Tuesday October 9th, 2012 – Fox Lake, IL
What a world class flaming idiot I am - and a blooming one at that. I need a good old fashioned no nonsense back alley grab the ankles swift kick in the ass. It’s one thing to make a mistake, but to keep doing it over and over is totally unacceptable. I’m self employed but I should fire myself.
I have always had a huge mental block when it comes to income taxes. I wish I knew why, but I know that I definitely do. For whatever reason, I have an extremely difficult time keeping up to date with filing my returns and it’s been a source of major pain for many years. Why is this so?
I wish I had an answer. It’s a big time tweak, and I’ve promised myself over and over I’ll never let it happen again…but then it does and I start the cycle all over again. I’m back in this nasty rut I can’t seem to escape, and I’m really disappointed in myself. I need to find a way to fix this fast.
It’s not like I’m cheating the government out of anything. I’m too stupid to be able to come up with any schemes to do that, and I wouldn’t be able to live with myself if I did. I’ll gladly toss in my fair share and be able to sleep at night than try to put one over on Uncle Sam. That’s not me.
And why would I want to risk one minute of prison time for the few shekles I haul down every year? That’s not a smart business move. If I knew how to make smart business moves I wouldn’t keep coming back to roost in this personal hell like a fly returns to a piping hot piece of pig poo.
I have the receipts and all my paperwork, it’s just that they’re all in a big unorganized pile and somewhere deep down in that pile is the tweak I have that doesn’t allow me to take care of this in a timely manner like I know I should. My accountant warns me every year, but here I am again.
Maybe I can blame some of this on the fact that I’m gone all the time and that makes it a whole lot harder to stay in a groove, but I’m not buying it. I do get and save receipts, but throwing them all into a big pile rather than organizing them into categories immediately is where it all gets lost.
Before I know it, there’s this disgustingly disorganized accumulation of scrap paper that I don’t even want to look at, and the trap door in my head shuts and I just block it out. I tell myself all of the same excuses I’ve been telling myself for years, and pretty soon I’ve got myself in this putrid perpetual pickle. It took me several hours to attack the pile, but I managed to get it all sorted out.
I did have my health issues last year, and I wasn’t working much at all for several months, but none of that is ever an excuse to let this happen again. The pain of having to catch up is just way too excruciating, and I don’t ever want to be in this situation again. I’m sick of being sick of this.

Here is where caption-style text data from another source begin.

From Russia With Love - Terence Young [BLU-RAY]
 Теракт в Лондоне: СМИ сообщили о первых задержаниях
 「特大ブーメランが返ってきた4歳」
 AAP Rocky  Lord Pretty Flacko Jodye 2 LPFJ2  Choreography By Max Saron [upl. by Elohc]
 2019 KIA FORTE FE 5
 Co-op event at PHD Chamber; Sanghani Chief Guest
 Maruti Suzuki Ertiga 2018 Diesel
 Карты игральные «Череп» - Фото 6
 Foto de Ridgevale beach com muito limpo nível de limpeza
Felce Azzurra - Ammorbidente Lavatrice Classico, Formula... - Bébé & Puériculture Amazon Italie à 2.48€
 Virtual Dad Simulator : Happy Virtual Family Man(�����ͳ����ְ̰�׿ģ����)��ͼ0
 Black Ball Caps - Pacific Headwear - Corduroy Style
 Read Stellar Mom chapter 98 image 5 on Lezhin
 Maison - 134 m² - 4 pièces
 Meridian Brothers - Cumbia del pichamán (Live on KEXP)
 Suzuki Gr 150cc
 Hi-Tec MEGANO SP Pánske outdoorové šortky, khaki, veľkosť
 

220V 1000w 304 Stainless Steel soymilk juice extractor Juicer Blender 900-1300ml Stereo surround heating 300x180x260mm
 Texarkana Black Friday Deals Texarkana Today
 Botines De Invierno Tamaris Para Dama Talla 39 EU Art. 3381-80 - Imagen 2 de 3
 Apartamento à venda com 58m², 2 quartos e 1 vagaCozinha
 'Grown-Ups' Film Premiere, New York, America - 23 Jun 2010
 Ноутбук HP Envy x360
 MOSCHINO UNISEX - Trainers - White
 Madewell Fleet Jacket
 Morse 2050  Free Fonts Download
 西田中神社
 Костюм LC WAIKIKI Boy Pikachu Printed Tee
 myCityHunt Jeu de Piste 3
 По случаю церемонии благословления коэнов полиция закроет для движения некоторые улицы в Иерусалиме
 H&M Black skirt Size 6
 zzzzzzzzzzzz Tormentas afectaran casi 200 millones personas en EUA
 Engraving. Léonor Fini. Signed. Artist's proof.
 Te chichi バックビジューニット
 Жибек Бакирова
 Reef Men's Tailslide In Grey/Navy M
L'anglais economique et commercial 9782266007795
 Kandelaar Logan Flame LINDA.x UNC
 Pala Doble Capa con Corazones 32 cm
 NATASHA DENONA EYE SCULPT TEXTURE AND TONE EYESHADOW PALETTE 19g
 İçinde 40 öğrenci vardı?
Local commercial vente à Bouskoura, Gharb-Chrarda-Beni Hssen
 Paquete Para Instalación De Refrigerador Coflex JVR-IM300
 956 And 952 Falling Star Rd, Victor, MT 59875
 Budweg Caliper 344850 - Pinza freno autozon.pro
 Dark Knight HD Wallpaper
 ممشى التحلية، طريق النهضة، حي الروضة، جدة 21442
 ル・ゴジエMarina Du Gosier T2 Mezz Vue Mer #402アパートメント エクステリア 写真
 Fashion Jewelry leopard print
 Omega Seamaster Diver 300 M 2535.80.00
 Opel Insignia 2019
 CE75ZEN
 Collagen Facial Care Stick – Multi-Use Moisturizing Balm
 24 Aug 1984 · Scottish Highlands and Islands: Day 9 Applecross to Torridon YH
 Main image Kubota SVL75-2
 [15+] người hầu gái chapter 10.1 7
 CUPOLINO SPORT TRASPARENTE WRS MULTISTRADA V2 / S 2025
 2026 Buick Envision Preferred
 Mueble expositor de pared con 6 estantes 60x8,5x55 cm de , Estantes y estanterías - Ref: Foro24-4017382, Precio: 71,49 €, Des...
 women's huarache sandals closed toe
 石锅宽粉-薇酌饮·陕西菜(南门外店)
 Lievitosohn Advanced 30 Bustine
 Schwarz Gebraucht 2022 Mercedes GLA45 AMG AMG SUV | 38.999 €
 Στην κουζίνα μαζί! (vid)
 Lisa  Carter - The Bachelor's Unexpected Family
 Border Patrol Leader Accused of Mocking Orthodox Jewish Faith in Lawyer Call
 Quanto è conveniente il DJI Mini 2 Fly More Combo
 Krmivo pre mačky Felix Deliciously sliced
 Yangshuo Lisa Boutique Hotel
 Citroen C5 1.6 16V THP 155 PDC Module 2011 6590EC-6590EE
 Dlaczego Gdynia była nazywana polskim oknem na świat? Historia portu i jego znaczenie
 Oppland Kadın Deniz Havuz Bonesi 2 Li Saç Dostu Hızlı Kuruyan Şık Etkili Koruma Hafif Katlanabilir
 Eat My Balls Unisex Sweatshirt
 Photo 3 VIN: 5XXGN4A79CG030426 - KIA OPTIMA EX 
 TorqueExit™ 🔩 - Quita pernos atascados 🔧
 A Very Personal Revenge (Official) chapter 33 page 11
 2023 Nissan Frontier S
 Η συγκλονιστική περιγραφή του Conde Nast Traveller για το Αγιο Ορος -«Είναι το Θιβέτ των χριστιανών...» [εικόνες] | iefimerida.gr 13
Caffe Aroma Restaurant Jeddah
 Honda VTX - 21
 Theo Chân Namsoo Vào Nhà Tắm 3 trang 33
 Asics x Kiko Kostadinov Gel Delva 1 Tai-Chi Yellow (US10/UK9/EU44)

In theory, the best way to fix this would be to take care of it at the end of every week. I should put all my receipts in order, and keep track of what’s deductible and total everything up. But for some reason I just haven’t been able to do that, and it’s been a lifelong source of absolute agony. I have an appointment with my accountant on Thursday, and I’m going to ask him what I can do to stop this from happening again. Maybe he’ll be the one to give me that kick in the ass I need.